**What the task asks:**
No line before the one holding "CEME 8425VV200SR11 Solenoid" is to be copied; that line and all after it, through the end of the listing, are returned exactly, minus pictures.

**Supplied records:**
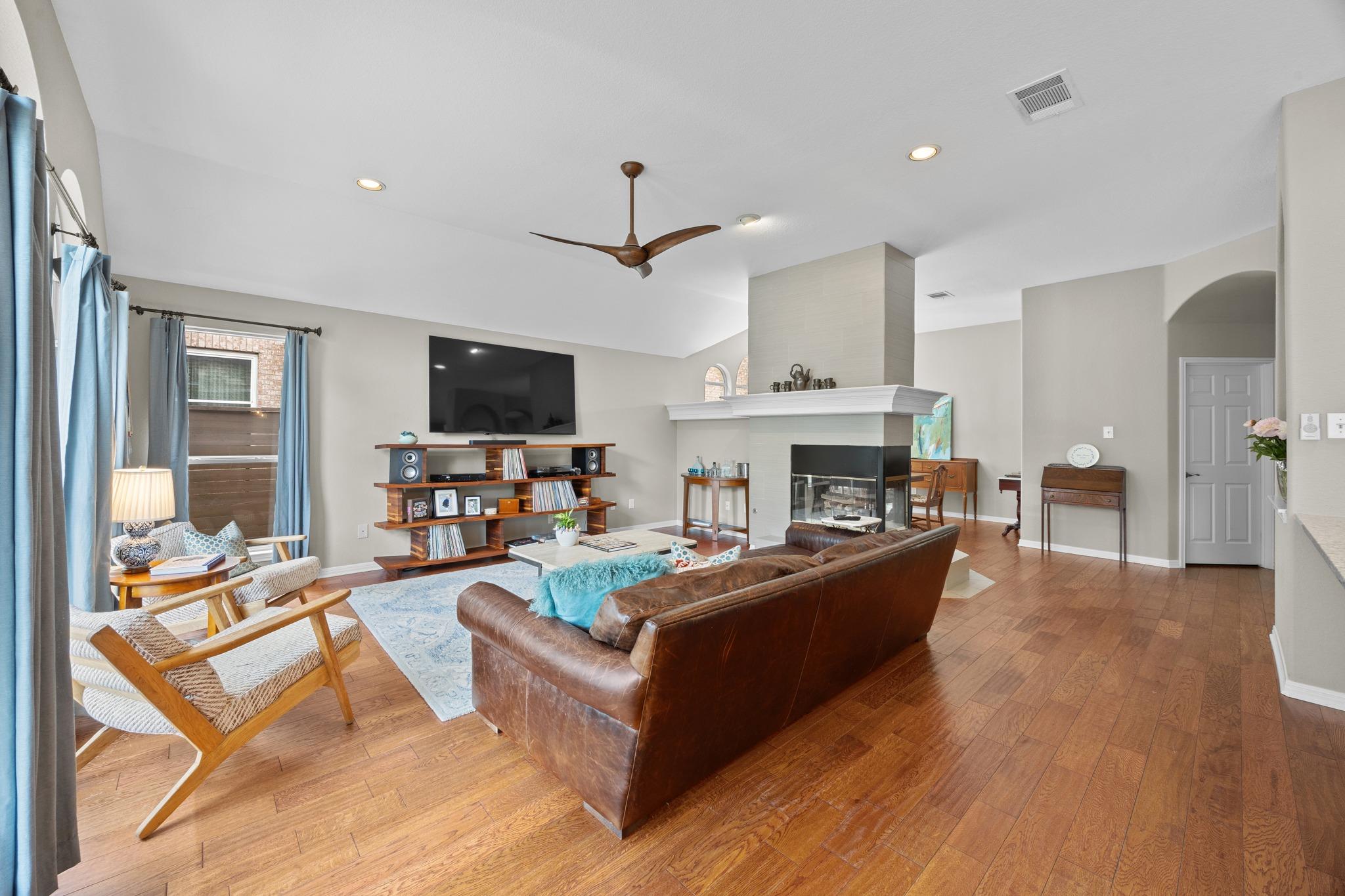 12749 Machete Trl, Austin, TX 78729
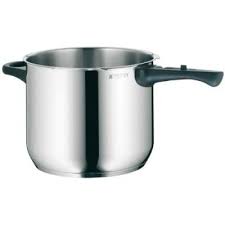 Autocuiseur Wmf Autocuiseur Electromenager Cuisine Ustensile Cuisine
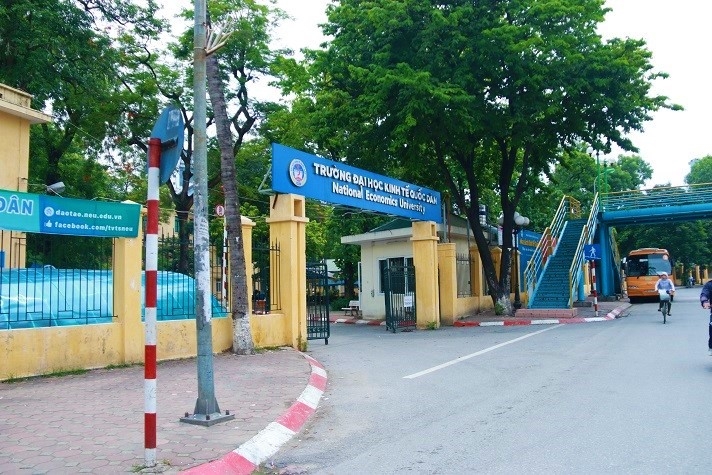 kỳ thi THPT quốc gia, thi THPT quốc gia 2017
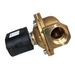 CEME 8425VV200SR11 Solenoid Valve 3/4" NPT 2/2 WAY Normally Closed (N.C) (100-120VAC 60Hz)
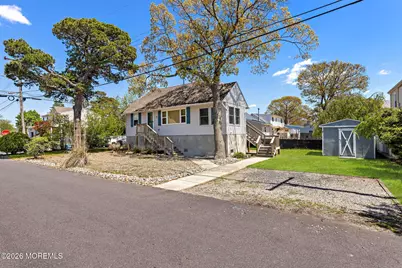 19 Ardmore Drive, Brick, NJ 08723 - Photo 1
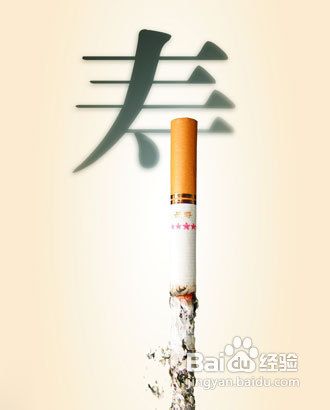 男性易忽视的5大恶习
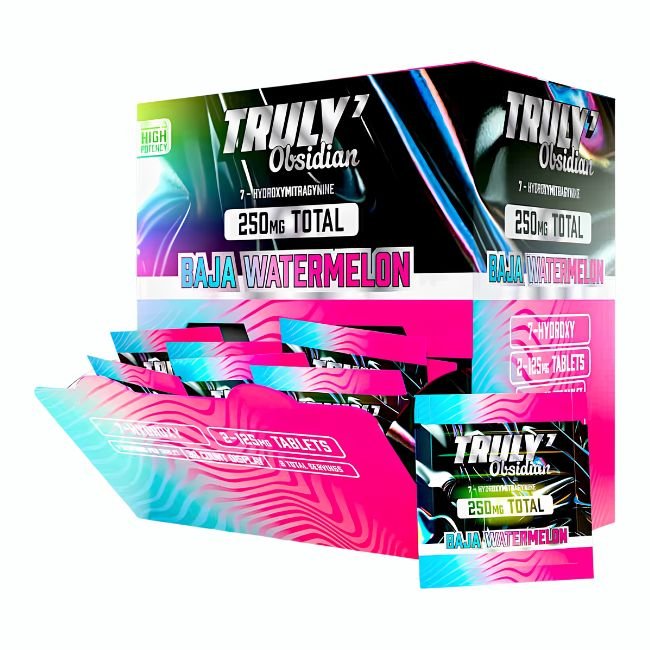 TRULY125MG2CT_2026-07-03-TRULY125MG2CT04.jpg
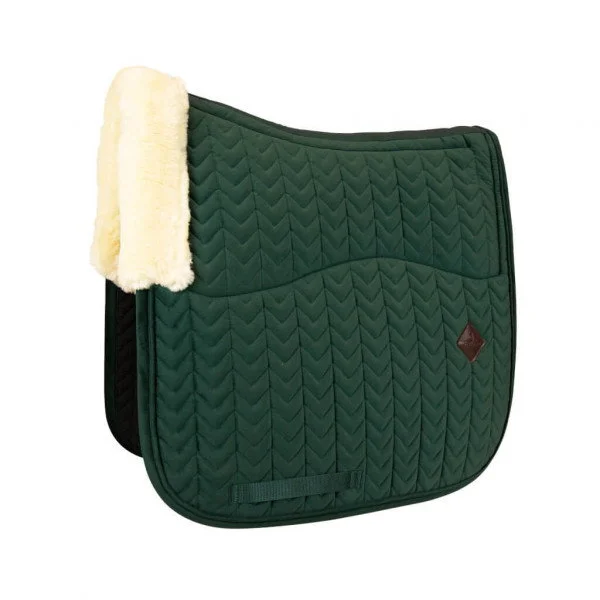 fundis-equestrian202607242327043291574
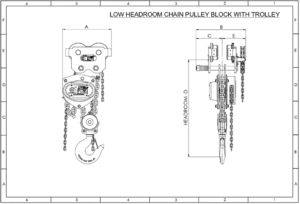 low_head_room_technical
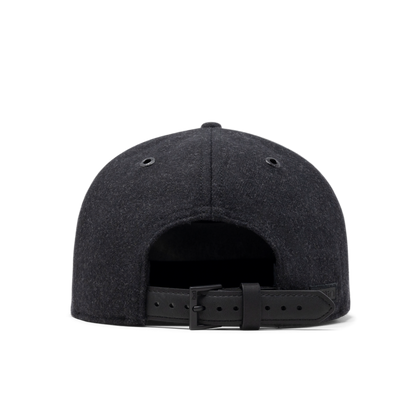 Trenches Icon Scout Thermal - Black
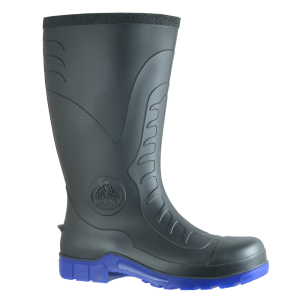 Rubber boots PNG
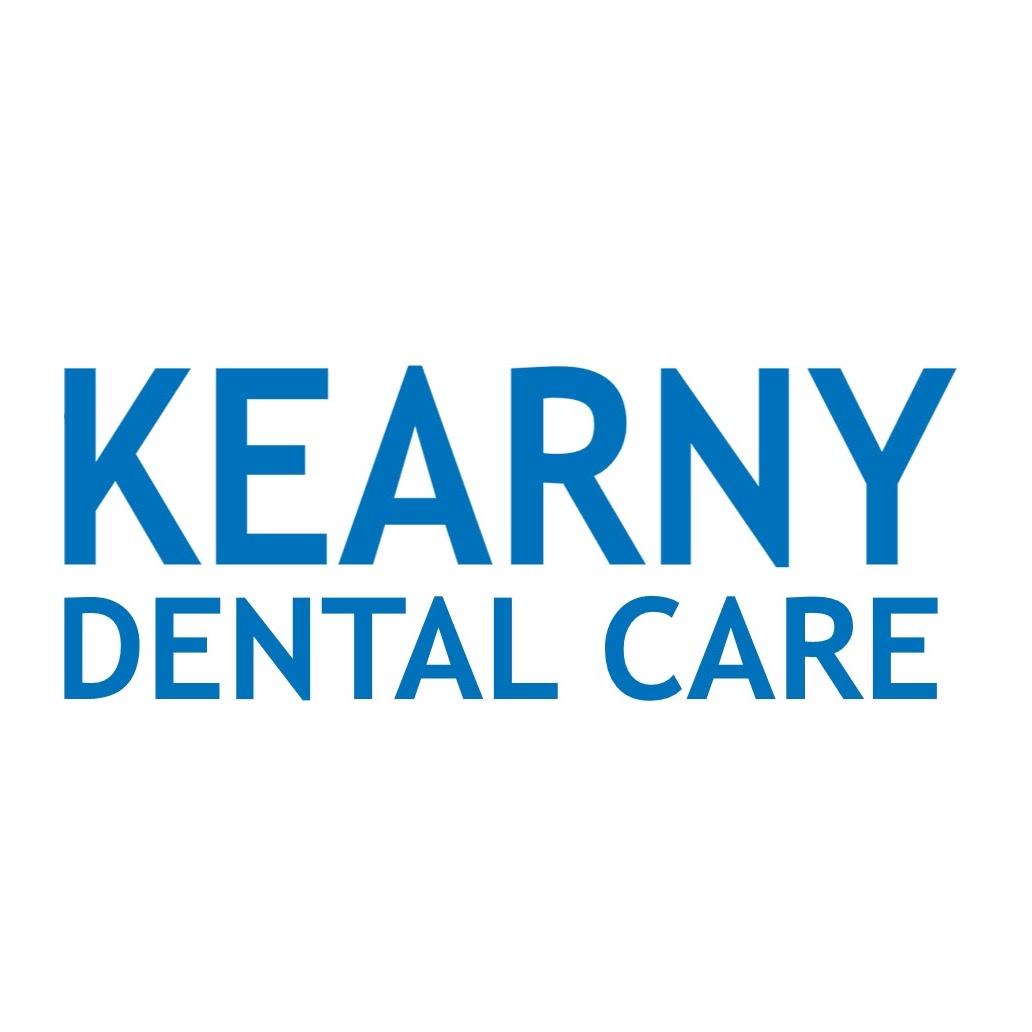 Photo of Kearny Dental Care in Kearny City, New Jersey, United States - 2 Picture of Point of interest, Establishment, Health, Dentist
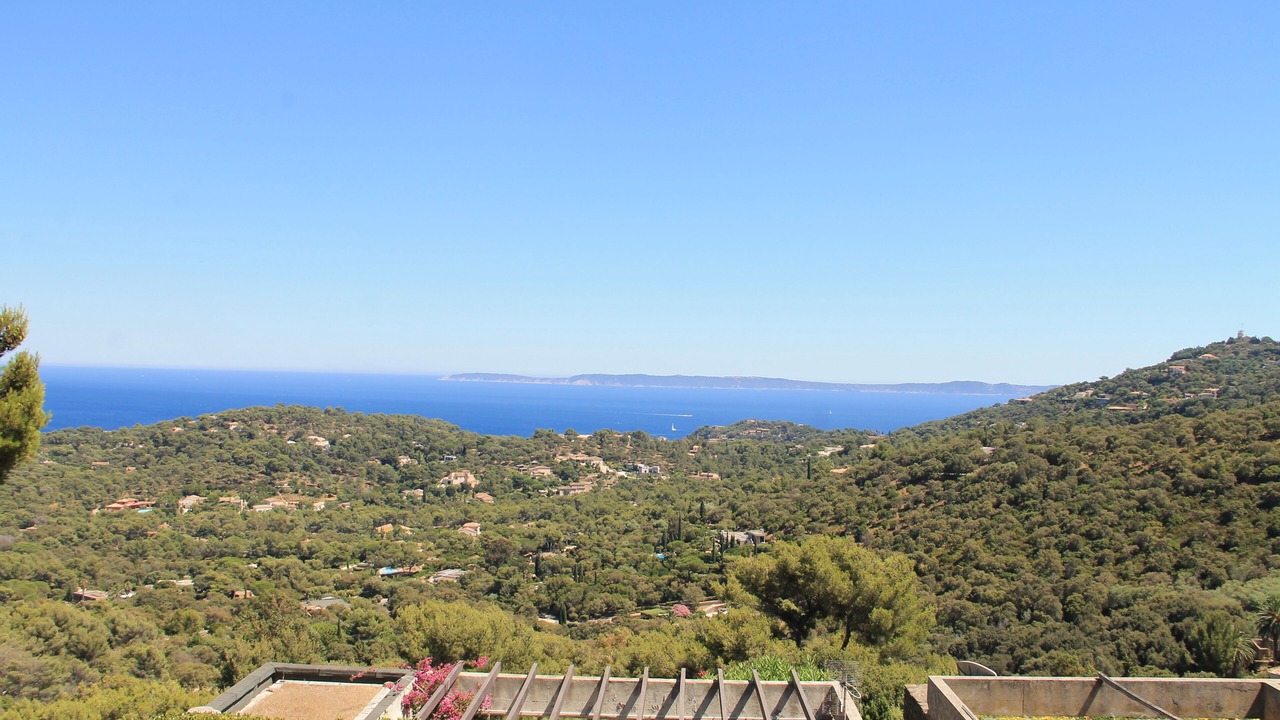 Photo of Others in Cap Benat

**Answer box:**
 CEME 8425VV200SR11 Solenoid Valve 3/4" NPT 2/2 WAY Normally Closed (N.C) (100-120VAC 60Hz)
 19 Ardmore Drive, Brick, NJ 08723 - Photo 1
 男性易忽视的5大恶习
 TRULY125MG2CT_2026-07-03-TRULY125MG2CT04.jpg
 fundis-equestrian202607242327043291574
 low_head_room_technical
 Trenches Icon Scout Thermal - Black
 Rubber boots PNG
 Photo of Kearny Dental Care in Kearny City, New Jersey, United States - 2 Picture of Point of interest, Establishment, Health, Dentist
 Photo of Others in Cap Benat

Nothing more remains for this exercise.